* [Text provided]
========================================================================
Often midway through my sentence I notice their face. They start to squint, their eyebrows curl upwards and they force an awkward smile.
This is when I realise that I’ve gone into too much detail and overshared about my temperamental bowel and its bad behaviour. Again.
But they asked the question, so I simply answered it.
Making people feel uncomfortable and in turn making myself feel embarrassed about my misbehaving bowels has been a frequent part of my life since I was diagnosed with Ulcerative Colitis almost three years ago.
UC is a condition that results in patches of inflammation in the colon and rectum. There is currently no known cause or cure for UC, and it can only be managed with medication, with varied lengths of time in “remission” followed by debilitating flare-ups.
========================================================================
* [Dataset content]
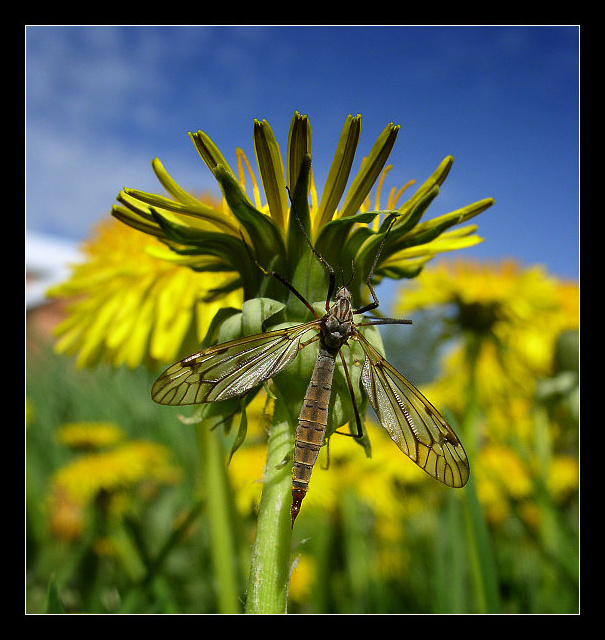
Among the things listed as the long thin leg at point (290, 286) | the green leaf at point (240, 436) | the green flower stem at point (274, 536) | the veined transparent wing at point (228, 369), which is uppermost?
the long thin leg at point (290, 286)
========================================================================
* [What this exercise asks]
a) Return the part of the ulcerative colitis text from "Making people feel" to "by debilitating flare-ups.", copied word for word.
b) Carry the piece about living with ulcerative colitis forward from its last sentence.

* [Written answers]
a)
Making people feel uncomfortable and in turn making myself feel embarrassed about my misbehaving bowels has been a frequent part of my life since I was diagnosed with Ulcerative Colitis almost three years ago.
UC is a condition that results in patches of inflammation in the colon and rectum. There is currently no known cause or cure for UC, and it can only be managed with medication, with varied lengths of time in “remission” followed by debilitating flare-ups.

b)
These flare ups mean more embarrassing conversations, especially early on in a relationship. You have no other choice but to be completely vulnerable, to explain to a new partner that you have to shove this tablet up your rear end before you can cuddle and go to sleep, to explain that you’re bleeding from the bum again, or that you missed the toilet twice today.
Luckily, I can openly have these conversations within the comfort of my own family. My dad has become a self-proclaimed ‘poo expert’, and my younger sister who is 13 often brings home books with titles along the lines of “Healthy Bowel, Healthy Life”. My mum is also progressively getting over her instant gag reflex when someone starts talking about faeces at the dinner table.